Dan, one of the first three individuals inducted into the Photoshop Hall of Fame, is the acknowledged guru of color correction. If you're among those who keep avoiding that funny little command called Curves, or think that a Channel is a body of water that lies between England and France, this book is for you. Nearly 400 pp. with many color illustrations and a CD containing examples. The book is directed at pre-press work for professional retouchers, so many of Dan's examples are in CMYK. Still, the book has plenty of meat for those of us whose work is simply headed for an inkjet printer.

Photoshop LAB Color: The Canyon Conundrum and Other Adventures in the Most Powerful Color space,
by Dan Margulis

This book has been the subject of more discussion since its publication than any other. Dan takes us through the mysteries of that other color space—the one that's neither RGB nor CMYK. I've used LAB for years since Dan introduced me to it in a seminar he conducted at Photoshop World a few years ago. It has solved many a problem for me ... and it's caused a few. Photoshop LAB Color explains how and why to use LAB and when not to. This is not for beginners, but for those with some knowledge of Photoshop, it will help take you to a new level.

Adobe Photoshop Lightroom

Adobe Photoshop Lightroom Workflow: The Digital Photographer's Guide (Tim Grey Guides), by Tim Grey

The first third party Lightroom book to be published is invaluable. Tim follows the logical organization of Lightroom, providing an overview of each of the five modules, and a step-by-step workflow within each module. He provides recommendations on which options to use and which to avoid.
The book is generously illustrated and concludes with a one-page recommended workflow for operating through and within the modules. For those seeking a guide to the complexity behind the deceptively simple Lightroom interface, this book is the ticket. (Read more.) 

Adobe Photoshop Lightroom for Digital Photographers Only by Rob Sheppard

I had used Lightroom from the first publicly released beta and thought I knew it, but this guide from Rob Sheppard, editor of Outdoor Photographer, taught me new tricks. Particularly valuable is his section on black and white conversion, which alone is worth the price of the book. If you use Lightroom, you need this book.

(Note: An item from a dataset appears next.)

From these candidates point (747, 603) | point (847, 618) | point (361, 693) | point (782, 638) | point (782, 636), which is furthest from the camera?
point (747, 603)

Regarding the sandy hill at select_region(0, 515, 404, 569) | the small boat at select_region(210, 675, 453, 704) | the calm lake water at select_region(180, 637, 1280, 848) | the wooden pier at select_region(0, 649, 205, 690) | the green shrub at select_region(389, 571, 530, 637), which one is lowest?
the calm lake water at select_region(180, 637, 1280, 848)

General Photography and Digital Photography

Real World Digital Photography, Second Edition, by Katrin Eismann, Sean Duggan, Tim Grey

This is the book I wish I'd had when I was starting out in digital photography. Katrin, Seán, and Tim are three of the best teachers around, and this nearly 700 page brick teaches it all, from theory through image capture, from special exposure considerations in digital  to the finished print — and even beyond to displaying images on line and archiving techniques.
This book is not just for Photoshop users—in fact "only" three hundred of its information packed pages deal with digital darkroom techniques. It is for anyone contemplating or already in the world of digital photography.

Photographing the Landscape: The Art of Seeing, by John Fielder

A lavishly illustrated 200 pp. tour-de-force from one of the world's leading landscape photographers. A large format trade paperback that succeeds as both a book of stunning photographs and a course on landscape photography. Includes sections on color, form, movement, perspective, view, composition, light, DOF, Exposure, equipment, and film. Although this was written from a pre-digital perspective, there is abundant information here for all photographers. This remains one of my favorites and has been on the list from the day I put this site together.

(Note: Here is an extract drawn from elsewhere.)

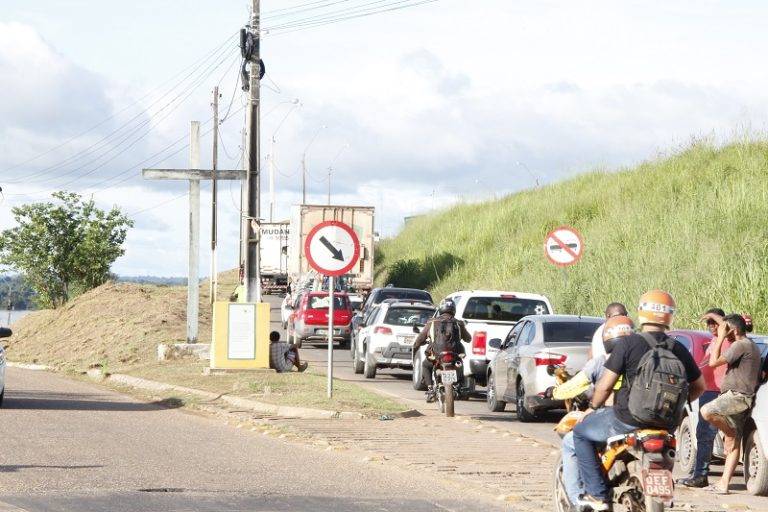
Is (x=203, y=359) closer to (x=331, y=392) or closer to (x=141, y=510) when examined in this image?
(x=331, y=392)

Digital Wedding Photography: Capturing Beautiful Memories, by Glenn Johnson

A complete guide to the art, craft, technique, and business considerations of wedding photography using the latest digital techniques.  From what the shoot, how to shoot it, how to package the final product, and what to charge, Johnson's book is must-reading for anyone contemplating entering this difficult, competitive field.